Ever since he joined the association to take charge of the under-17 squad five years ago, making an instant impression by leading that age group to the European Championship semi-finals, Gemmill has steadily built a reputation as a bright and progressive coaching talent.
His subsequent body of work since stepping up as Scotland under-21 boss in 2016, while lacking in consistency, has done nothing to dispel the widely-held notion that the former Nottingham Forest and Everton midfielder is destined to manage his country one day.
Whether that time is now, following the tortuous process which finally brought Alex McLeish’s second spell at the helm to an end on Thursday, is among the leading options open to Scottish FA chief executive Maxwell as he seeks the candidate best equipped to ensure Scotland make it to the Euro 2020 finals.
It is certainly no surprise that Gemmill is among the bookies’ favourites to succeed McLeish. For those who champion his credentials, comparisons with the hugely positive effect Gareth Southgate has had on the England national team are easy to make.
Both men are 48, both played for their countries, both are educated and articulate individuals who fit the identikit picture of a modern-day coach. Southgate’s move up from the England under-21 job to replace Sam Allardyce at the helm of the senior squad has been a resounding success story so far, bringing impressive purpose and direction to a team which reached the semi-finals of the World Cup last summer.
But in assessing whether Gemmill could be equally transformational as Scotland manager, it is perhaps wise to also analyse the differences in his career path when set against that of Southgate.
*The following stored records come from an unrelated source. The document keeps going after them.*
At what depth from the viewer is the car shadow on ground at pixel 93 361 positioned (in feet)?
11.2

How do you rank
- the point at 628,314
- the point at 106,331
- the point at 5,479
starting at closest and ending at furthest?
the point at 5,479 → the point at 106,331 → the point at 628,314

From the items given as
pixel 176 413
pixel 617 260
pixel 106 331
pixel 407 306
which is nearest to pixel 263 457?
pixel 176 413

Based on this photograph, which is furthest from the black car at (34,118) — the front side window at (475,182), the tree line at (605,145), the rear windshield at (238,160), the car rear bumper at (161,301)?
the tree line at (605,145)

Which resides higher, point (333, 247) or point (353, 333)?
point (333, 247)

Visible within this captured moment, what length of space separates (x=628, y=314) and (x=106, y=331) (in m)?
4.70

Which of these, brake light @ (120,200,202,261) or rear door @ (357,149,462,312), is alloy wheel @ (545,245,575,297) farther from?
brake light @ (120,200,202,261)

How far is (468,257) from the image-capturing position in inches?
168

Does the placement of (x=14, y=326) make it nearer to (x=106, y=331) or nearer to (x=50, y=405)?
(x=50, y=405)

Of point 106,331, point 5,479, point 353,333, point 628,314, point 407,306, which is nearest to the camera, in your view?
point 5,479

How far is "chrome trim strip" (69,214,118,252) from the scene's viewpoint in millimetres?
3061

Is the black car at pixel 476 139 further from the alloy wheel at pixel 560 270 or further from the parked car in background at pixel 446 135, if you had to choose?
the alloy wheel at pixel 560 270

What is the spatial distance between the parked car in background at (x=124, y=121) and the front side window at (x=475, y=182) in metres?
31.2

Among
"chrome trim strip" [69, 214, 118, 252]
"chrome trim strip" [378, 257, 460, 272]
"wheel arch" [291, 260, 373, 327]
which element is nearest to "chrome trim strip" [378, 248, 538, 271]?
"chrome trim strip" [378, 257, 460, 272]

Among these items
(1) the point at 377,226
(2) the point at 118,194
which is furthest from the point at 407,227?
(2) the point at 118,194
The most obvious is that Gemmill has never managed at club level, while Southgate gained crucial experience of the pressure and scrutiny such a front-line role entails during his three and a bit years as Middlesbrough boss.
No managerial appointment comes without risk, of course, but however highly Gemmill is regarded by the Scottish FA, they would be taking a punt on his as yet untried capacity to cope with the unforgiving demands which come with the job.
Scrambling a 1-1 draw in Andorra with a 91st minute equaliser, as Scotland under-21s did last March, can be accepted as part of a learning process for a team which operates largely out of the limelight. It is quite another thing to deal with the ire of the Tartan Army and inquisition from the media after a poor result for the senior side.
There is historical precedent, though, to suggest Gemmill is a gamble which could pay off for Maxwell. Andy Roxburgh had never managed at club level when he was promoted from within to become Scotland manager in 1986 and went on to lead the country to two major tournament finals. His successor Craig Brown stepped up from the under-21s and took Scotland to Euro 96 and the World Cup Finals two years later.
The appointments of both Roxburgh and Brown were regarded with scepticism at the time, yet no-one in the two decades since has been able to match their level of success. So who is to say that the solution to the Scottish FA’s problem is not already on the premises?
While sources close to Maxwell have indicated his intention to extend the search as widely as possible, he really shouldn’t have to look too far. If it isn’t an internal appointment in Gemmill or performance director Malky Mackay, then a short trip down the M77 to Kilmarnock will lead Maxwell to the most obvious and outstanding external candidate in Steve Clarke.